The purpose of my question is to determine if a specific kind of reasoning is true or false.
Let's say that for every positive natural number $a$, there is a at least $n$ "special numbers" in the interval of natural numbers $[a,ak]$ where $k$ is a constant.
Is it true that, by multiplying the boundaries by $z$, the number of "special numbers" in the interval $[az, akz]$ is also multiplied by $z$?
If no, why ? And if yes, what are the conditions on $z$ for this being true ?
Let's define the set of special numbers as $\{1, 2, 4, 8, 16, \dots\}$ and take $k = 2$.
For $a = 1$, the interval $[a,ak] = [1,2]$ contains two special numbers, for $a = 3$, the interval $[a, ak] = [3, 6]$ contain one special number.
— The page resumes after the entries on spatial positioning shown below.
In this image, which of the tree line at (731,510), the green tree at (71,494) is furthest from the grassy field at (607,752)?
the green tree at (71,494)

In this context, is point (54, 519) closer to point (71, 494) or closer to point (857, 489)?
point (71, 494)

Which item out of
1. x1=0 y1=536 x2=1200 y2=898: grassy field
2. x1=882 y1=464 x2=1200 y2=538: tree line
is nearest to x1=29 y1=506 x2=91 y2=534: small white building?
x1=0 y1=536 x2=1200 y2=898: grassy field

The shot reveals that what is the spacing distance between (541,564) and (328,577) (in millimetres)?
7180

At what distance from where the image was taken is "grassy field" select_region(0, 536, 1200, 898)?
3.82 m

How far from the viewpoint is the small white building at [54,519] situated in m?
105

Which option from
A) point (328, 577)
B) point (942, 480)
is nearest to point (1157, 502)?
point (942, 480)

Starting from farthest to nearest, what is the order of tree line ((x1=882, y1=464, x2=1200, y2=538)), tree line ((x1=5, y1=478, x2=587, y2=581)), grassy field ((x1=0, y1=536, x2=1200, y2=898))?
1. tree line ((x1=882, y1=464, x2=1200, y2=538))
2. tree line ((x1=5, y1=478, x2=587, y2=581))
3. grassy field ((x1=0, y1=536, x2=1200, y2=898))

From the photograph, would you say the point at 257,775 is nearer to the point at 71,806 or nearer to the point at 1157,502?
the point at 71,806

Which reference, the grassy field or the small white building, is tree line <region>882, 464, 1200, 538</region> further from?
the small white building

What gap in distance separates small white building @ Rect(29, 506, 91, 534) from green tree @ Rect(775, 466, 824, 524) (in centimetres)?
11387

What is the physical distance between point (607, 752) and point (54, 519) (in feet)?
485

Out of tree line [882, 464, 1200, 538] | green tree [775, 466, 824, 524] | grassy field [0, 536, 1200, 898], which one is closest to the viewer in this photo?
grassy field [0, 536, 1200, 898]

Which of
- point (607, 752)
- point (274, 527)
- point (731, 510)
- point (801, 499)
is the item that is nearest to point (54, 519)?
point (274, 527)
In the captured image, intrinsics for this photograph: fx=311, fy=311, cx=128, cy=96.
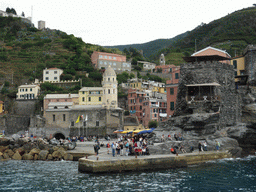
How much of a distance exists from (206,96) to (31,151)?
22000 millimetres

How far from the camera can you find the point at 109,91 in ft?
226

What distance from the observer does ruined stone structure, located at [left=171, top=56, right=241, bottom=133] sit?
35.1 meters

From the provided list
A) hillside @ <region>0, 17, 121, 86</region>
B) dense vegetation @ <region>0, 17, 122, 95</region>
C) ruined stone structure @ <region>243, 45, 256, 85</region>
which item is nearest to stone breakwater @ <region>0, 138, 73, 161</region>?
ruined stone structure @ <region>243, 45, 256, 85</region>

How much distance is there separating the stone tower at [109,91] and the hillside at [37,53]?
1853 centimetres

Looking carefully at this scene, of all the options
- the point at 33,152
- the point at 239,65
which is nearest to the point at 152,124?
the point at 239,65

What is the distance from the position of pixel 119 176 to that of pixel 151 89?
210 ft

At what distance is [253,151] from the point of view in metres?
36.9

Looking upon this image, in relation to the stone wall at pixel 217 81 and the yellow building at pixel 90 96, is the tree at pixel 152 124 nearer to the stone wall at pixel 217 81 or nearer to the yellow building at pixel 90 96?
the yellow building at pixel 90 96

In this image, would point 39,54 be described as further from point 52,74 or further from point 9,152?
point 9,152

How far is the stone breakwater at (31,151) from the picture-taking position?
3647 centimetres

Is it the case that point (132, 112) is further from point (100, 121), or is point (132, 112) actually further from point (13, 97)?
point (13, 97)

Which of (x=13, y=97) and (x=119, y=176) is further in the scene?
(x=13, y=97)

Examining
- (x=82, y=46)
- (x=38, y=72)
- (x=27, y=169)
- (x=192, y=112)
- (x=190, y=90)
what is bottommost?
(x=27, y=169)

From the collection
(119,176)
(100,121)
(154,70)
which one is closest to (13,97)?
(100,121)
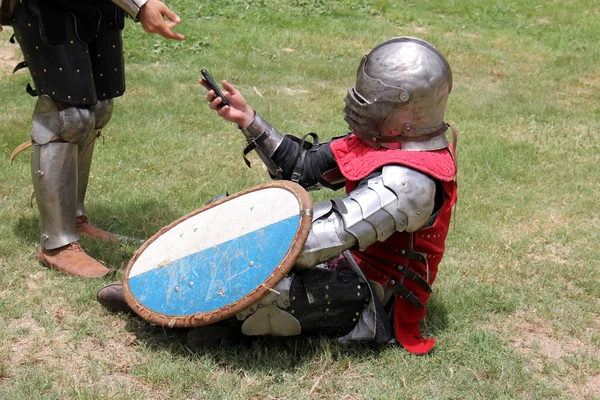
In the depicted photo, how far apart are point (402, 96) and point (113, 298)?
142 centimetres

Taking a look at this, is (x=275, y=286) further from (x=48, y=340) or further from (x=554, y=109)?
(x=554, y=109)

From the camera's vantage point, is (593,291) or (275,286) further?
(593,291)

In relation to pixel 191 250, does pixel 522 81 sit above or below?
below

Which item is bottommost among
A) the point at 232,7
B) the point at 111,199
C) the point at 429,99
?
the point at 232,7

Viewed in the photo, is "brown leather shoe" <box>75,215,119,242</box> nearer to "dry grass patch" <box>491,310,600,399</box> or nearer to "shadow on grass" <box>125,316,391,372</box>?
"shadow on grass" <box>125,316,391,372</box>

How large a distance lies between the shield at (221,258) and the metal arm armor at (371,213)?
0.08 metres

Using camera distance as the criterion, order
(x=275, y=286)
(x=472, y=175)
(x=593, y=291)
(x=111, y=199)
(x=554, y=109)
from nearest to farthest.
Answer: (x=275, y=286) → (x=593, y=291) → (x=111, y=199) → (x=472, y=175) → (x=554, y=109)

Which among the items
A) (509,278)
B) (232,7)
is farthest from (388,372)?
(232,7)

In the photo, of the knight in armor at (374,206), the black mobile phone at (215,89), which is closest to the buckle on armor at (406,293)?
the knight in armor at (374,206)

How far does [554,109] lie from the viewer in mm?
6621

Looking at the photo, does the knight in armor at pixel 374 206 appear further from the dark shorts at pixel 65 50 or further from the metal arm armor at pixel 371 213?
the dark shorts at pixel 65 50

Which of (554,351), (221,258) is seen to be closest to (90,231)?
(221,258)

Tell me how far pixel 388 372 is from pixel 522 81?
507 centimetres

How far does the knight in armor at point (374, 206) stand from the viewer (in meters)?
2.80
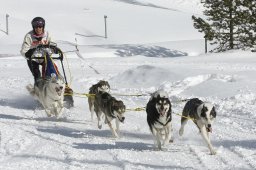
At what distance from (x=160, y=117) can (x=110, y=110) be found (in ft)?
4.21

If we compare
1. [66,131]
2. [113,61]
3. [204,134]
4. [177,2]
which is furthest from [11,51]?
[177,2]

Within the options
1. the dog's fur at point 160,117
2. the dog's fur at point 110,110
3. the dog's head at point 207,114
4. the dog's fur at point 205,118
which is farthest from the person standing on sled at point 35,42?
the dog's head at point 207,114

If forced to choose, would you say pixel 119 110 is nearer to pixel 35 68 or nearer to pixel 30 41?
pixel 35 68

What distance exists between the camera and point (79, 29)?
36.4 m

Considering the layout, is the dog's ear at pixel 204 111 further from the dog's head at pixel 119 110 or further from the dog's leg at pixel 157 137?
the dog's head at pixel 119 110

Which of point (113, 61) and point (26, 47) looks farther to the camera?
point (113, 61)

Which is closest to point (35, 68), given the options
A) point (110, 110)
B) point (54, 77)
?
point (54, 77)

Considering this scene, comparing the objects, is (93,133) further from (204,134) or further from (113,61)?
(113,61)

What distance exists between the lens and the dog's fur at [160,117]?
723cm

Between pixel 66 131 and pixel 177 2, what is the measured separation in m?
40.8

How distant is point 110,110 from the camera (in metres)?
8.31

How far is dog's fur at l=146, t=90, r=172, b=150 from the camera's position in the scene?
723 centimetres

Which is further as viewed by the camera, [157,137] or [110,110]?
[110,110]

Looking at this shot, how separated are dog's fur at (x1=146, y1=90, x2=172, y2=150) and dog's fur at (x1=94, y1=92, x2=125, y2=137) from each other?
2.61 feet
Take $a = 1$. If the answer to you question was YES, then, for all $z\in\mathbb{N}$, the intervals of form $[az, azk] = [z, 2z]$ should contain at least $2$ special numbers, which is not the case.
Maybe, we should prove that all intervals $[a, 2a]$ contain at least one special number, otherwise the upper set is not a counterexample.
If there is a number $a\in \mathbb{N}$ such that $[a, 2a]$ does not contain a power of two, that it follows that $$2^m < a\quad \text{and} \quad 2a < 2^{m + 1}$$ for all $m\in\mathbb{N}$, which obviously leads to contradiction if we divide the second inequality by $2$.